Heinrichs's submission:
Get that [*******] animal off my keyboard!” he roared—apparently abandoning his (short-lived) enthusiasm for her new kitten. Clearly, the honeymoon was over: first, the tantrum over hairs in the sink; next, the brouhaha about the napkin rings; and now, the paroxysm aimed at Tippy. Jenny’s mind raced over her options: Should she leave him . . . or should she kill him?
In an e-mail Heinrichs says that she used to be associated with the Reader—in the 1970s, she was the paper's first classical music critic.
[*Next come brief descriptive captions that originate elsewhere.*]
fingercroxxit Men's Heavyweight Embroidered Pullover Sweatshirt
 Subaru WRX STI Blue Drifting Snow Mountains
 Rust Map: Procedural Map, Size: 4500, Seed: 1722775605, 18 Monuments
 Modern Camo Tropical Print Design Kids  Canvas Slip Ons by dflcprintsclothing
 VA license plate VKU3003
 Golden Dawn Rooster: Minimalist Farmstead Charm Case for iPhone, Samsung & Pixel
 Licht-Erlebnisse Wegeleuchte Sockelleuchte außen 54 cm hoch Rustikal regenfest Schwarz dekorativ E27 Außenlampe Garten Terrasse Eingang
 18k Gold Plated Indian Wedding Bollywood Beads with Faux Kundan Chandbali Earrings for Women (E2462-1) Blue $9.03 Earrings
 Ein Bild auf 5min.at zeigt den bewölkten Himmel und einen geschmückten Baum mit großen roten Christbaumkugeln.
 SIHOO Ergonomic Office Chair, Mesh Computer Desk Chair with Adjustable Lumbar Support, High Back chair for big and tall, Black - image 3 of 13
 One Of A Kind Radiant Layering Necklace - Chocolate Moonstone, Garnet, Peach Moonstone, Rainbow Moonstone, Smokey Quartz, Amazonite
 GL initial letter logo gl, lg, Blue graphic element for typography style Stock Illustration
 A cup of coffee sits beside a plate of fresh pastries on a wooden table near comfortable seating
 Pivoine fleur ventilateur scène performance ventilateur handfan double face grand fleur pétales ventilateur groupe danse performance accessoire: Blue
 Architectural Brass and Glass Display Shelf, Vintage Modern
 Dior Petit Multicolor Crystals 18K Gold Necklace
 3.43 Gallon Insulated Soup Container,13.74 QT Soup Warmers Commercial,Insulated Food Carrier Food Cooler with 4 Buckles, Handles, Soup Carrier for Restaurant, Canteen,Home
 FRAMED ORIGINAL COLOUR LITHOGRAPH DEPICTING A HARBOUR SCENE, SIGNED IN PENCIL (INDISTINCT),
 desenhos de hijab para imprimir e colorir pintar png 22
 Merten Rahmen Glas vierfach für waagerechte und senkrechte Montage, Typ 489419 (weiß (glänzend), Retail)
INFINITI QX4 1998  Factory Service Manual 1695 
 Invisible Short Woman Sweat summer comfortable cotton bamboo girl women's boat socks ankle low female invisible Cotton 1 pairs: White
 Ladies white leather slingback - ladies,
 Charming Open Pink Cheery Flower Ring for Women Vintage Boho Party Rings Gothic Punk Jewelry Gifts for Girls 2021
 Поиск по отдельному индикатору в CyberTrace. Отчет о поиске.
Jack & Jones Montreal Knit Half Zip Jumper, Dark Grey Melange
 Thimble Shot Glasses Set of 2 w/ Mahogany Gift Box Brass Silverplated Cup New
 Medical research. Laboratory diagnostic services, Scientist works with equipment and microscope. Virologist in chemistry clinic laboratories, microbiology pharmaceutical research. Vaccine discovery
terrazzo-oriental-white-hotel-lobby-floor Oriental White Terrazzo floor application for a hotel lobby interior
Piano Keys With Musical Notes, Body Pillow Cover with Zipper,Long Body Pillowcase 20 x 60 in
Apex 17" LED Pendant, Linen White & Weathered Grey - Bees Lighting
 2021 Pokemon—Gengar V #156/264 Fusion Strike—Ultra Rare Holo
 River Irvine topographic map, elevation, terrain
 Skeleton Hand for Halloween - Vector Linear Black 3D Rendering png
Since then she's been a book editor, an advertising copywriter, and most recently the author of juvenile nonfiction on history, geography, culture, and politics. She's in the midst of a career transition: Heinrichs recently obtained a master's in library science, and has a part-time gig in the Poetry Foundation's library.
All that aside, though, Heinrichs's interest in grammar stems from an earlier source: nuns. "When I was in grade school under the tutelage of the good nuns of Fort Smith, Arkansas," she writes, "we had a big fat grammar textbook and a grammar workbook every year from third grade on. I ate the stuff up. The puzzle of language could be solved! The bucking bronco of human communication could be saddled and broken! Just learn the rules. So I did."
Update: Heinrichs wrote in again to say that she also authored a children's book on punctuation.